We recommend that those interested in learning more about Sexual Reorientation Therapy watch the Masters of Sex TV series, which describes some of these treatments and the view of homosexuality in general in the context of the birth of sexuality. the 50s and 60s.
1. Aversive therapy
Such therapies consisted of presenting a punishment with the stimulus supposed to cease to be attractive; in the case of homosexuality, erotic images with people of the same sex have been used.
It was assumed that the punishment, usually substances that produced nausea or electric currents, that homosexual images would stop arousing. In reality, aversive therapy has only succeeded in increasing the feelings of guilt and fear of those who have gone through it.
In the past, some psychoanalytic theorists have argued that homosexuality it was due to unconscious conflicts was born in childhood and could be “cured” by resolving these conflicts through psychotherapy.
Currently, “gas therapy” is done primarily through dialogue, at least when practiced openly. Some psychology professionals and religious organizations engage in some sort of counseling aimed at convincing the person to suppress their homosexual urges.
3. Reconditioning of masturbation
This technique is commonly used in the treatment of paraphilias. It consists of masturbating using exciting stimuli that are considered inappropriate (in the case of conversion therapy, homosexual images) but upon reaching orgasm visualize the stimuli that are said to be made more desirable (people of the opposite sex).
Following the principles of conditioning, heterosexual images should become desirable with repeated practice, and the newly developed attraction to the opposite sex could replace homosexual impulses. Reconditioning of masturbation has not been shown to be effective as conversion therapy.

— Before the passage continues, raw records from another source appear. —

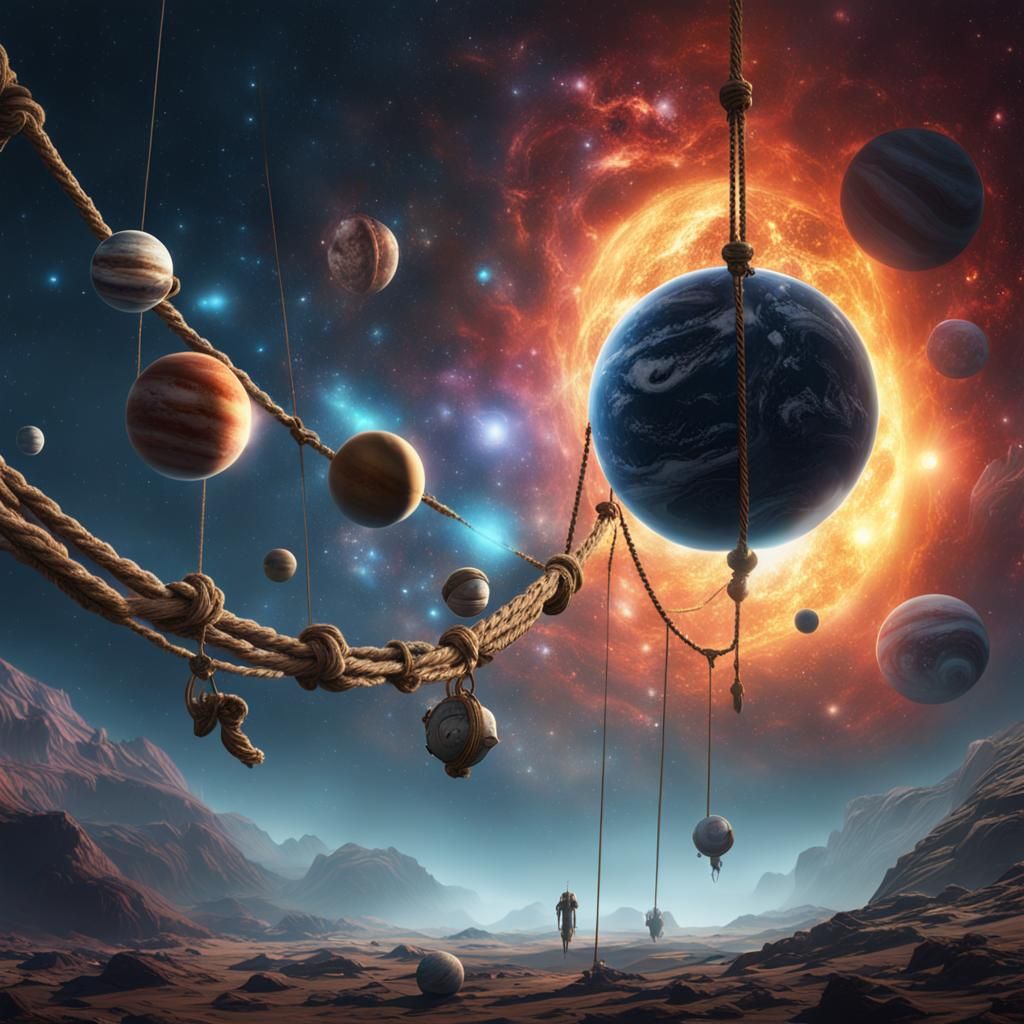 Planets on a Rope: A Universe Concept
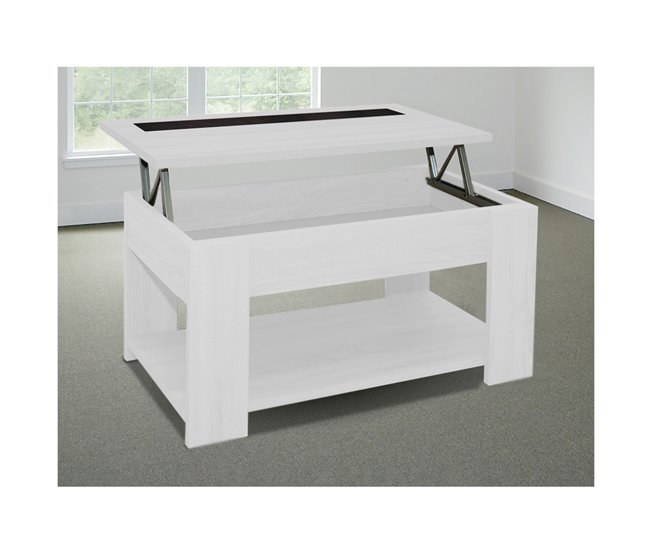 Acomoda Textil – Mesa de Centro Elevable de Madera Agueda. 90x46 Blanco/ Gris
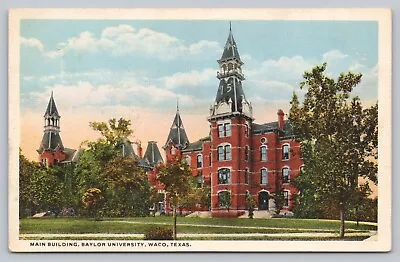 Postcard TX Waco Baylor University View Main Building Educational Vintage I7 • $11.97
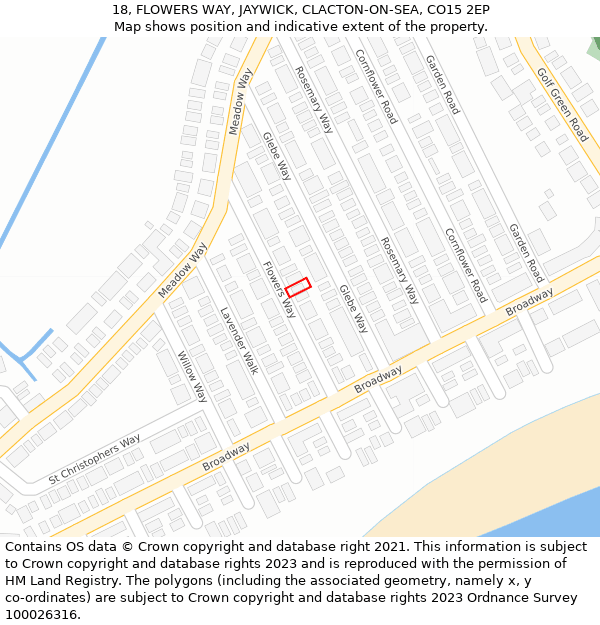 18, FLOWERS WAY, JAYWICK, CLACTON-ON-SEA, CO15 2EP: Location map and indicative extent of plot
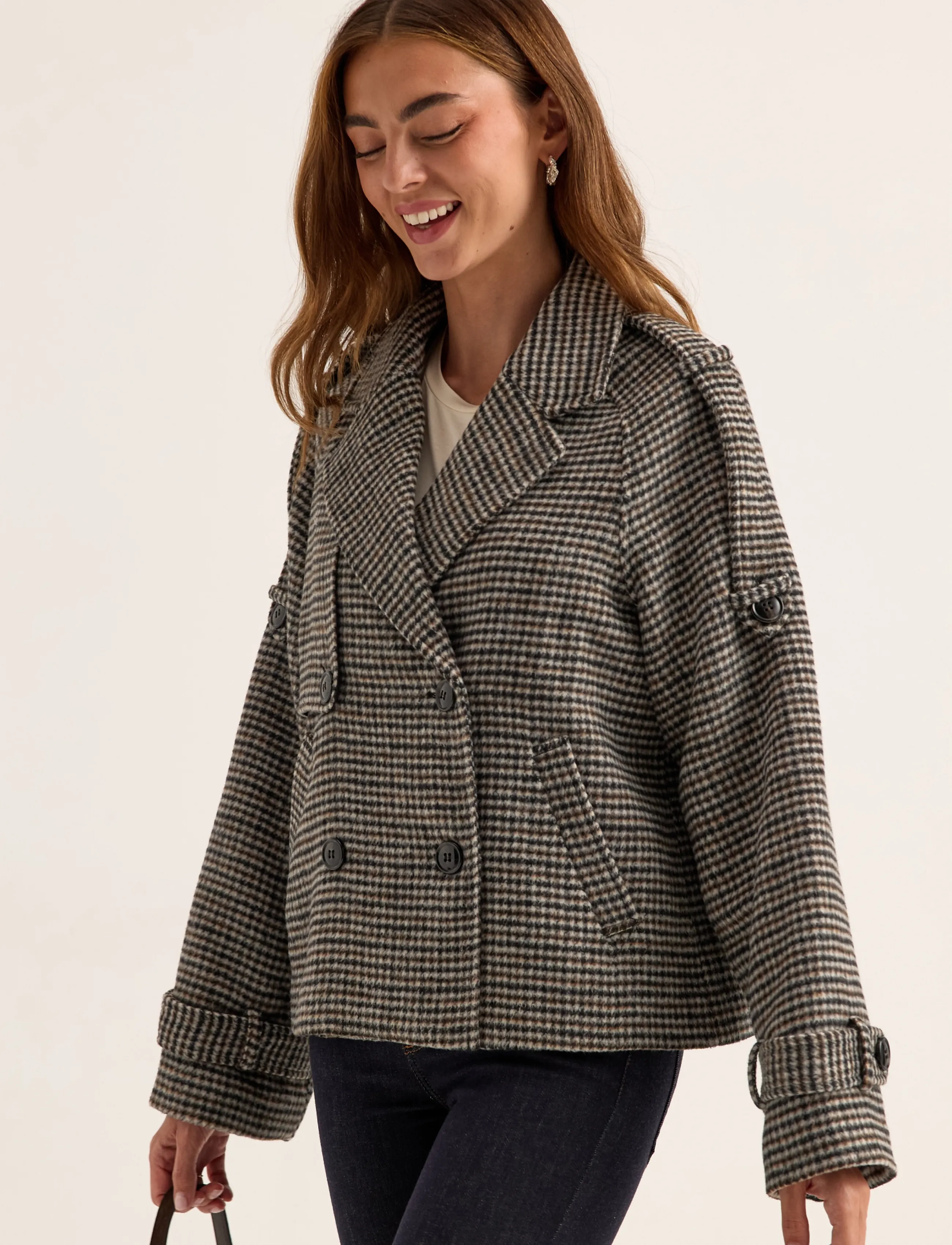 Bubbleroom Wool Blend Short Coat - Mode trends - BROWN/CHECKED / brown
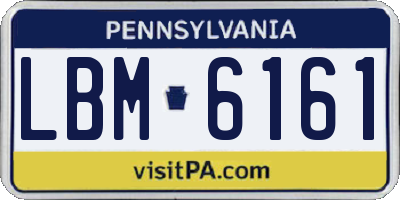 PA license plate LBM6161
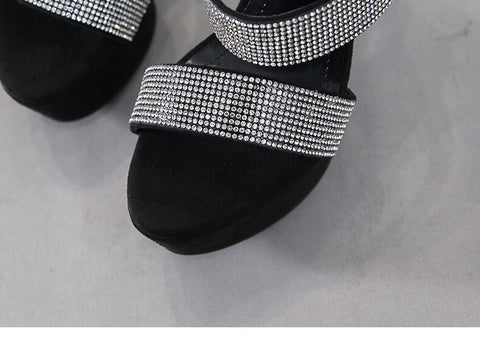 Summer Rhinestone Open Toe Ankle Strap Chunky High Heel CODE: KAR1933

4. Electroconvulsive therapy
Electroconvulsive therapy involves delivering low-intensity electrical currents to the brain of an anesthetized person to change brain chemistry in cases where other forms of treatment are ineffective.
Although practiced correctly, it may be effective in treating some resistant cases of depression, Mania and schizophreniaNot only does it not “cure” homosexuality, but at a time when conversion therapy is in vogue, electroshock most often produces side effects such as memory loss and broken bones.
5. Medical treatments
This category includes some of the more aggressive therapies that have been applied to “cure” homosexuality. For example, in the middle of the last century, it was not uncommon for lobotomies to be performed, that is, surgical incisions in the brain; homosexuality was linked to the action of the hypothalamus, in particular.
They also came to be applied estrogen treatments and even chemical castration to reduce the libido of homosexuals.